Zum anderen blickt der Film auf Sandras Familie. Ihr Vater Georg (Pascal Greggory), ein ehemaliger Philosophieprofessor mit eindrücklicher Büchersammlung, kann nicht länger alleine wohnen. Durch eine neurodegenerative Krankheit hat er fast seine komplette Sehkraft verloren. Von Sandras Mutter Françoise (Nicole Garcia) ist er seit 20 Jahren getrennt; seine neue Partnerin kann sich aus gesundheitlichen Gründen nicht um ihn kümmern. So kommt er in eine Klinik und später in ein Pflegeheim. An einem schönen Morgen wird dabei nie zu einem Thesenfilm; es handelt sich nicht um einen Film zu allgemeinen Fragen wie „Wie sollen wir mit unseren alt werdenden Eltern umgehen?“ oder „Wie steht es um das Gesundheitssystem?“ Hansen-Løve bleibt immer bei Sandra, bei ihren Gefühlen, die auch mal ganz plötzlich aus ihr hervorbrechen.

Léa Seydoux, die in ihren beiden Einsätzen im James-Bond-Universum reichlich hölzern durch die Kulissen schießen und schmachten musste, verkörpert diese Rolle frei von jeder Künstlichkeit. Sandra wird nicht als Übermutter oder als perfekte Tochter in Szene gesetzt. Zuweilen ist sie einfach nur ratlos. Als sie sich nach einem Besuch im Heim von ihrem Vater verabschiedet und dieser, noch bevor sie in den Fahrstuhl steigen kann, wieder verwirrt in allen Räumen nach seiner Partnerin sucht, fehlt Sandra schlichtweg die Kraft, noch einmal zurückzugehen, um Georg zu beruhigen. Sie verschwindet im Aufzug; sie kann nicht mehr.

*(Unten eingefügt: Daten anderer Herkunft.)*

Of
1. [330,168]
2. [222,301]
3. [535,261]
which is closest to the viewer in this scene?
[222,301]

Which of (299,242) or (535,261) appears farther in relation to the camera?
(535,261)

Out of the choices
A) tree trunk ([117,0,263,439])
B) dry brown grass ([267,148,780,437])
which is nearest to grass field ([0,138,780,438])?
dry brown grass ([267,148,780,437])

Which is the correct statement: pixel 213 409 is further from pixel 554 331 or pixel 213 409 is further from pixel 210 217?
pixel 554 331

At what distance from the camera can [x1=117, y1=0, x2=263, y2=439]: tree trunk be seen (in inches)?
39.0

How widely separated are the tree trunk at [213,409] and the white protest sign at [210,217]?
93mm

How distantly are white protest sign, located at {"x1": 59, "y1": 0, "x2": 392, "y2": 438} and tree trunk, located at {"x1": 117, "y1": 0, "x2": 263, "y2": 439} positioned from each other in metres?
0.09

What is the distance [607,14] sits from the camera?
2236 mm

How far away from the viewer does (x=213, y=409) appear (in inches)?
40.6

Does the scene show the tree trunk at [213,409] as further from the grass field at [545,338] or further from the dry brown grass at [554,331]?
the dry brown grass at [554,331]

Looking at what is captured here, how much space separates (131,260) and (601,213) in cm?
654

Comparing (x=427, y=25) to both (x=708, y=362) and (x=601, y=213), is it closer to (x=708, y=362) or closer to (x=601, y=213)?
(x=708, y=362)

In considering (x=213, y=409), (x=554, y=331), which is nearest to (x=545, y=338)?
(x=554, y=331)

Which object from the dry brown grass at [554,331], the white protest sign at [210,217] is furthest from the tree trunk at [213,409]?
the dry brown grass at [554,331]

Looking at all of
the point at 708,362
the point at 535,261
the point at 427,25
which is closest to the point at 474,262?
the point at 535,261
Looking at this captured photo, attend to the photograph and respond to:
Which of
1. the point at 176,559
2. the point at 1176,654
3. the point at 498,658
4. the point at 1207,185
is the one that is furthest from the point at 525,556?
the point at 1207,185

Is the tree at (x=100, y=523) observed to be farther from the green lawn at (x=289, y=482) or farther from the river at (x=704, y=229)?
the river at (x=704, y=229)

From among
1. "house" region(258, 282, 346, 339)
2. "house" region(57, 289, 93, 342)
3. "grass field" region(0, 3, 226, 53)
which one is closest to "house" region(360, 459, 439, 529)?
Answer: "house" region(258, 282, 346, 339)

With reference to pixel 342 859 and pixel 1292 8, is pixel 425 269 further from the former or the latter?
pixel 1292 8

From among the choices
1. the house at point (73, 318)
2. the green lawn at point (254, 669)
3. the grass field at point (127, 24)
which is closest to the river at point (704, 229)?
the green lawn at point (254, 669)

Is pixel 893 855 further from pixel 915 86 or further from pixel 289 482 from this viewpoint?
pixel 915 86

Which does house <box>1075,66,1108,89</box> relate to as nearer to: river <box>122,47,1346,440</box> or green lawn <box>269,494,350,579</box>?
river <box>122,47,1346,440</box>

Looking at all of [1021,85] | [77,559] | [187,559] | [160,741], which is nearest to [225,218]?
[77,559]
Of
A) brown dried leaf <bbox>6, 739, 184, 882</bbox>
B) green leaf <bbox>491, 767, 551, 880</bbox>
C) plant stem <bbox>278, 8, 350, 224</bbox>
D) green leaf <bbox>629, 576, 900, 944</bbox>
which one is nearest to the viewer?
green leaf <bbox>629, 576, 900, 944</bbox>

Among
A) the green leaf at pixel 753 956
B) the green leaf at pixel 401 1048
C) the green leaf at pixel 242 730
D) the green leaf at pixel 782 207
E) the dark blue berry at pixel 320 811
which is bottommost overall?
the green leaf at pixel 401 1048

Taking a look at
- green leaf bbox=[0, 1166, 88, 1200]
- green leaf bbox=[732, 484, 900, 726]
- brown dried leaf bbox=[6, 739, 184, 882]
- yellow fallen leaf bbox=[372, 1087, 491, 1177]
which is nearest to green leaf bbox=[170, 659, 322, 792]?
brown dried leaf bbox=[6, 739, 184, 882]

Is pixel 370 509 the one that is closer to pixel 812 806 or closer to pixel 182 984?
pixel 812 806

In seinen gesammelten Büchern drücke sich seine Persönlichkeit aus, sagt Sandra an einer Stelle über ihren Vater. Auch sie redet mit Vorliebe etwa über Annemarie Schwarzenbach, über Kunst und Musik. Doch plötzlich muss sie über die Finanzierung eines Heimplatzes, über die Auflösung einer Wohnung und gar über Sterbehilfe sprechen – und dadurch unweigerlich über die Vergänglichkeit nachdenken.

Sandras Mutter meint, sie habe die Zeit mit Georg einfach vergessen – ein völliger Blackout. Georg und Sandra sinnieren indes über das Bedürfnis nach einem Anfang, einer Mitte und einem Ende. Das Leben, der Alltag und insbesondere unsere Beziehungen scheinen so allerdings leider nicht zu funktionieren – da ist keine verlässlich-beruhigende Dreiaktstruktur, die uns Sicherheit zu geben vermag. An einem schönen Morgen erfasst dieses Gefühl der Ungewissheit sehr treffend. Es gibt schöne Morgen, die vielleicht nach ein paar Stunden in traurige Abende umschwenken. Wirklich niemand kann es uns übel nehmen, wenn wir nicht immer wissen, wie wir damit umgehen sollen.

An einem schönen Morgen (2022)

Der Film erzählt von einer alleinstehenden Mutter mit einer zehnjährigen Tochter, die mit der Sterblichkeit ihres schwer kranken Vaters und der Aussicht auf eine mögliche neue Liebe nach fünf Jahren als Single umgehen muss.